**** Extracted text ****

I left the church and put on a “collar” to spread love.
I had it all. I had any pastor’s dream job in the perfect city, but I rarely saw my kids or husband and that wasn’t what I envisioned as I begin the process of ordination to serve the church. I became an ordained pastor through the Presbyterian Church, USA, and served the church faithfully for many years. But like so many other women in ministry, I found that the unrealistic expectations and the reality of the “stained glass ceiling” were sucking the joy out of my life.
After plenty of weeping, I decided to leave behind a vocation I thought I was “called” to do, to take better care of my little boys, my hubby, and myself. It wasn’t a bad deal, and my family is incredibly important to me. I walked out of the church doors and didn’t look back. As I left the working world to become a stay-at-home-mom, I still had a deep desire to continue to in ministry. At the same time, I was unsure how I felt about the institution for which I had worked so faithfully for so many years. I found myself collecting stories of those feeling “fed up with” or “put out” by traditional religion. It particularly broke my heart when I heard couples being turned away from churches for marriage – even though they sought blessing. I couldn’t reconcile it in my head or heart.

**** Material provided ****

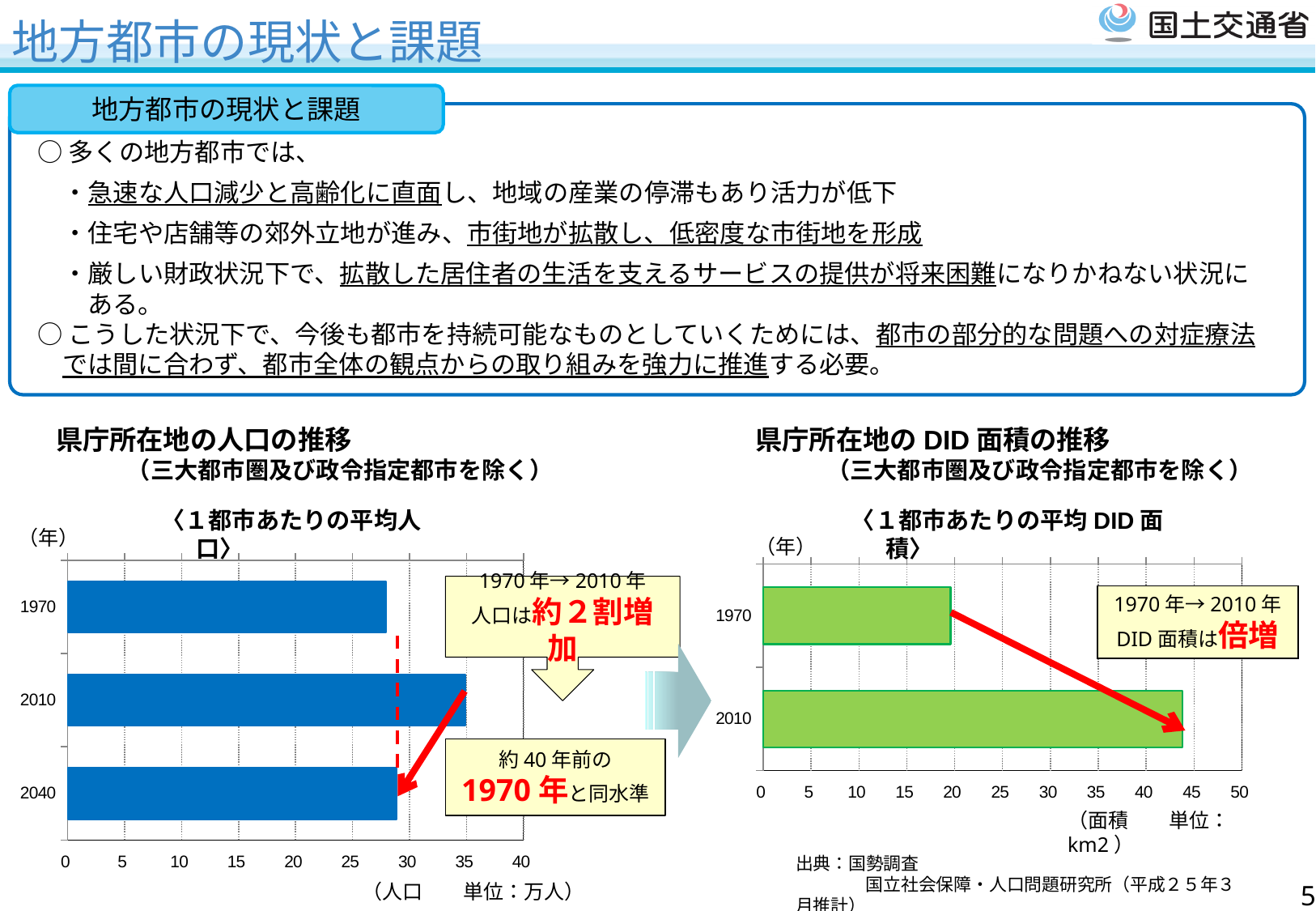
In the 県庁所在地の人口の推移 chart on the left, is the value for 2010 greater or less than 30? greater In the 県庁所在地のDID面積の推移 chart on the right, is the value for 1970 greater or less than 25? less In the 県庁所在地の人口の推移 chart on the left, is the value for 2040 greater or less than 25? greater In the 県庁所在地の人口の推移 chart on the left, which year has the highest value? 2010 How many years (categories) are plotted in the 県庁所在地の人口の推移 chart on the left? 3 What colour are the bars in the 県庁所在地のDID面積の推移 chart on the right? green How many years (categories) are plotted in the 県庁所在地のDID面積の推移 chart on the right? 2 In the 県庁所在地のDID面積の推移 chart on the right, which year has the higher value? 2010 What kind of chart is the 県庁所在地の人口の推移 chart on the left? bar chart In the 県庁所在地の人口の推移 chart on the left, which is larger, the value for 1970 or the value for 2010? 2010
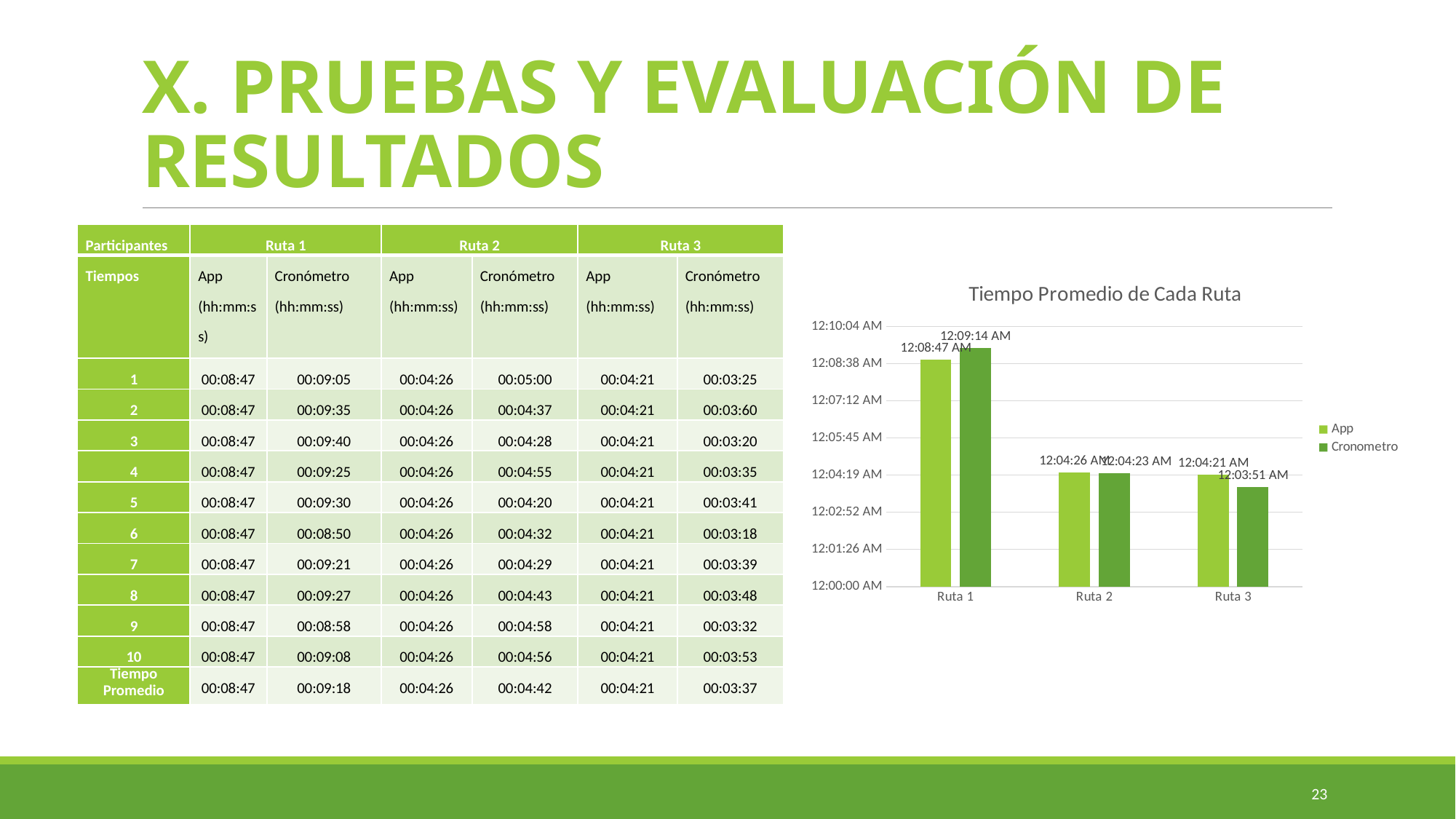
How many routes (categories) are shown on the x axis of the chart? 3 For Ruta 1, which is larger in the chart: the App bar or the Cronometro bar? Cronometro What kind of chart is shown on the slide? bar chart Which route has the lowest Cronometro value in the chart? Ruta 3 Which route has the highest Cronometro value in the chart? Ruta 1 What is the Cronometro value for Ruta 3 in the chart? 12:03:51 AM What is the title of the chart? Tiempo Promedio de Cada Ruta How many series does the chart legend list? 2 Which series is shown in the darker green colour in the chart? Cronometro What is the App value for Ruta 3 in the chart? 12:04:21 AM What is the Cronometro value for Ruta 1 in the chart? 12:09:14 AM What is the App value for Ruta 1 in the chart? 12:08:47 AM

****

* Your tasks
**a.** Reproduce the passage of the essay about leaving the church starting with "After plenty of" and going on through "head or heart.".
**b.** Carry on the essay about leaving the church, picking up right after its final sentence.
The material has no connection to the essay about leaving the church.

* Answers in order
**a.**
After plenty of weeping, I decided to leave behind a vocation I thought I was “called” to do, to take better care of my little boys, my hubby, and myself. It wasn’t a bad deal, and my family is incredibly important to me. I walked out of the church doors and didn’t look back. As I left the working world to become a stay-at-home-mom, I still had a deep desire to continue to in ministry. At the same time, I was unsure how I felt about the institution for which I had worked so faithfully for so many years. I found myself collecting stories of those feeling “fed up with” or “put out” by traditional religion. It particularly broke my heart when I heard couples being turned away from churches for marriage – even though they sought blessing. I couldn’t reconcile it in my head or heart.

**b.**
As a woman, I was routinely told that I shouldn’t be pursuing ministry as a vocation (it was just for the men!), so I knew what it was like to feel on the outside of normal (I had a professor routinely hand me a pamphlet on “why women should be silent in church” when I went to see him about my assignments or for help). I’ve preached in the pulpit and afterwards been told things like, “Hey, that was pretty good for a woman.” I have often been told I don’t fit – I am a woman, I wear jeans to the office, I have piercings and even a tattoo…
As I collected the stories of others, I felt a compelling desire, in my own small way, in my own small world, to do something to bless others who felt on the “outside” or were equally disillusioned with the modern church. Because I live in Paris, where, on any given day, you can see dozens of people getting married, and because I am a hopeless romantic who believes that those who desire blessing deserve it, I created Ruffled By Grace: Paris Wedding Blessings. I also decided that I could love Jesus and tulle, and didn’t have to shove myself into the “conformity” box in order to live out my faith or my vocation. I found “Collared” fashion forward, modern, and comfortable clergywear for women, cried, and ordered immediately; no longer did I need to shove myself into a drab old man’s shirt to claim my pastoral office. So, I put on the traditional sign of the church and went out into the world.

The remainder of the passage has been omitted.